There are only two obvious downsides to Always On AG replication. First, it does not replicate all your SQL Server databases to the other nodes in your SQL Server cluster. System databases holding jobs, passwords, and other data stores are not replicated, which could present you with problems if the circumstances that led to failover are sustained and you cannot fail back to the original configuration in minimal time. You can run without these databases for some period of time, but eventually you will want to have them in your production environment.
The other downside to Always On AG replication is that it requires the deployment of SQL Server Enterprise Edition 2012 or later. If your applications do not require SQL Server Enterprise Edition or if they have been tuned for a version of SQL Server earlier than 2012, opting to use the Always On AG feature to provide the data replication services required for HA/DR is going to force you to pay for an expensive SQL Server Enterprise license your applications don’t otherwise demand.
SQL Server Standard Edition offers a Basic AG option, but a Basic AG can support only two nodes in a cluster (and a single SQL database per AG).
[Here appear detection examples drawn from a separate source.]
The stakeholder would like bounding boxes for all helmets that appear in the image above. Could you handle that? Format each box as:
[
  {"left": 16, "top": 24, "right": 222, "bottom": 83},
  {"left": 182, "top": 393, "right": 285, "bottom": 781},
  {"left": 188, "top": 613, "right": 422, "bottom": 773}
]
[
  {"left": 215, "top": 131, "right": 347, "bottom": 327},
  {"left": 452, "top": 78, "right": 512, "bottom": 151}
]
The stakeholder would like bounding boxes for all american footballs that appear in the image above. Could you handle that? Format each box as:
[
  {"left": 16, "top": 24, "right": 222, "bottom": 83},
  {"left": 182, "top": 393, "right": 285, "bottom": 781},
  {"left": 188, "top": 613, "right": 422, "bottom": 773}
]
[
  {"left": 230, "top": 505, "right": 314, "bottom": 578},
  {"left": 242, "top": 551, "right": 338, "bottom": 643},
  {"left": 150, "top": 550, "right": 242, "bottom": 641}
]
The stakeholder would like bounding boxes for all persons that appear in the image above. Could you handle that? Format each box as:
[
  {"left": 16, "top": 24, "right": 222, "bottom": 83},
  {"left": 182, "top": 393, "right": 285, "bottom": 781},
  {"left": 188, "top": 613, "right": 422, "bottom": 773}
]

It’s not a viable replication solution if you are building a business continuity solution designed for HA and DR because you’ll need at least two SQL Server cluster nodes in one region for HA and at least one more in a separate region for DR.
An alternative to either AG replication solution involves configuring your HA/DR infrastructure as a SANLess failover cluster. Here, you would license a third-party SANless clustering tool, which provides block-level data replication among all the nodes in your failover cluster. Like the AG approach, a SANLess cluster performs synchronous data replication between all the nodes within a region (and asynchronous replication to the DR nodes outside the region).
Unlike the AG approach, however, the SANLess cluster approach replicates all SQL Server databases. There is also no limit to the number of SQL databases you can synchronize among nodes, nor a limit on the number of nodes you can synchronize (as in the Basic AG offering). Moreover, a SANless cluster can be configured with any edition of SQL Server—even SQL Server Standard Edition back to 2008. If you don’t otherwise need SQL Server Enterprise licenses, taking the SANLess cluster approach can save you a significant amount of money when configuring for HA and DR—without in any way compromising your ability to meet the business continuity needs of your organization.